Clonando gigantes: el problema del plagio
Por Juan Pablo Pardo-Guerra
La academia se construye siempre sobre un pasado compartido. Esto lo sabemos desde hace siglos, al menos desde que la frase “pararse sobre los hombros de gigantes” se usó para describir nuestro oficio. Cada palabra que digitamos, cada texto que hilamos, cada libro que ensamblamos es producto parcial de la labor de otros. Nadie descubre el mundo desde cero. Nadie genera conocimiento desde un pizarrón en blanco. Trabajamos con los legados de otras, arreglándolos y ampliándolos para mostrar algo nuevo sobre nuestro mundo.
La conexión con un pasado compartido es lo que hace las prácticas de referencias y citas tan cruciales en la academia. Pocas profesiones tienen tanta obsesión con ser específicos sobre el origen de frases, conceptos, y fragmentos de texto. Mostrar de dónde vienen nuestras ideas —cuáles son esas y esos gigantes sobre los que construimos nuestras aportaciones— es indispensable, un imperativo ético de nuestra comunidad. Es algo que enseñamos. Es algo que vigilamos. Y es algo que materializamos en extensos manuales, programas de referencias bibliográficas y algoritmos detectores de plagio. El plagio precisamente es una violación de este imperativo y de las culturas compartidas que caracterizan nuestro quehacer.
Como otras transgresiones, el plagio tiene matices. De un lado del espectro, existen formas relativamente inocuas: por ejemplo, educadores frecuentemente lidian con estudiantes que, apenas aprendiendo las reglas tanto tácitas como explícitas sobre técnicas para referenciar el conocimiento, cometen errores flagrantes. En este caso hace falta una pedagogía para enseñar a citar y parafrasear los textos utilizados. Aunque instituciones de educación superior ofrecen varios recursos explicando en qué consiste el plagio, estos pueden ser malinterpretados por alumnos que carecen el capital cultural y contextual para entender la naturaleza y gravedad del acto. A veces, a las y los estudiantes simplemente se les olvida que hay que agregar comillas a una frase, que deben de atribuir las ideas que utilizan a sus autores originales y que deben evitar copiar y parafrasear los textos de otros si es innecesario para el argumento que están presentando. A veces, en un intento de emular el lenguaje rebuscado de autores establecidos, toman demasiada inspiración, cruzando sin saberlo, la línea que los separa del plagio. En estos casos, y cuando los alumnos se equivocan no por malicia sino por ignorancia, el descubrimiento del plagio se convierte en un momento para discutir y aprender sobre las culturas colectivas de la academia.

> **INSTRUCCIONES Y REQUISITOS**:
Reescribe el tramo del texto sobre el plagio que va desde "Clonando gigantes: el" hasta "sobre nuestro mundo.", y pon "trabajo" en lugar de "oficio".

> **DATOS REGISTRADOS**:

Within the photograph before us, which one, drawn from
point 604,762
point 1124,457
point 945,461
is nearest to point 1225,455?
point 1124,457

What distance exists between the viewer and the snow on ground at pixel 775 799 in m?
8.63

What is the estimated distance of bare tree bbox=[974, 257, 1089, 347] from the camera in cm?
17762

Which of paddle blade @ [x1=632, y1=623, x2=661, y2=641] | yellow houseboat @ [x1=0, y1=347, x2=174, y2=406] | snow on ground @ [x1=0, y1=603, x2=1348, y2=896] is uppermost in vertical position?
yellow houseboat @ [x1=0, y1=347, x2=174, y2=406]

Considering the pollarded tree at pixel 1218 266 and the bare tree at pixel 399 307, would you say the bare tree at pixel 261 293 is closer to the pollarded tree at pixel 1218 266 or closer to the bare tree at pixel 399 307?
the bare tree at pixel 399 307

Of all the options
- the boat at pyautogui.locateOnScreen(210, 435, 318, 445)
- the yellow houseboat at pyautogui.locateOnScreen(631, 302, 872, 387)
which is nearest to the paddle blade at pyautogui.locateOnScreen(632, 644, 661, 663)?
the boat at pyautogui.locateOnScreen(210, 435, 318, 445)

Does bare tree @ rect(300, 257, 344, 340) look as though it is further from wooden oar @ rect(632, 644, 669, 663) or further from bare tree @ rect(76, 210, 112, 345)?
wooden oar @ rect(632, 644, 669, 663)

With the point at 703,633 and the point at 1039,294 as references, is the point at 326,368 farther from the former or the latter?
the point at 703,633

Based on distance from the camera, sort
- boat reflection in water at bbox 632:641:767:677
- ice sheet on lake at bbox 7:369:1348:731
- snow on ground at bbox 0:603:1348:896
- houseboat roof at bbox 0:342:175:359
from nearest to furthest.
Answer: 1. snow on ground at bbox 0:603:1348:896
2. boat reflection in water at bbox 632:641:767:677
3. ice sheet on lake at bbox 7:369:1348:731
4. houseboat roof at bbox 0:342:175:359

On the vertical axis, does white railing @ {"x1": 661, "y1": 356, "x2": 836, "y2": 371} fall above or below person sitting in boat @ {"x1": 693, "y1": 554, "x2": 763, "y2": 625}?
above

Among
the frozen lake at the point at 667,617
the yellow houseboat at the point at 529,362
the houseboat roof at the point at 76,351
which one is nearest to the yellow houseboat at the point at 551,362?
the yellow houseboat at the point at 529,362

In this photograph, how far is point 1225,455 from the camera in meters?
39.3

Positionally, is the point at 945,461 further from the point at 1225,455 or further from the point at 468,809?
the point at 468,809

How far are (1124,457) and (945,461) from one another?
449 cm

> **RESPUESTA AL EJERCICIO**:
Clonando gigantes: el problema del plagio
Por Juan Pablo Pardo-Guerra
La academia se construye siempre sobre un pasado compartido. Esto lo sabemos desde hace siglos, al menos desde que la frase “pararse sobre los hombros de gigantes” se usó para describir nuestro trabajo. Cada palabra que digitamos, cada texto que hilamos, cada libro que ensamblamos es producto parcial de la labor de otros. Nadie descubre el mundo desde cero. Nadie genera conocimiento desde un pizarrón en blanco. Trabajamos con los legados de otras, arreglándolos y ampliándolos para mostrar algo nuevo sobre nuestro mundo.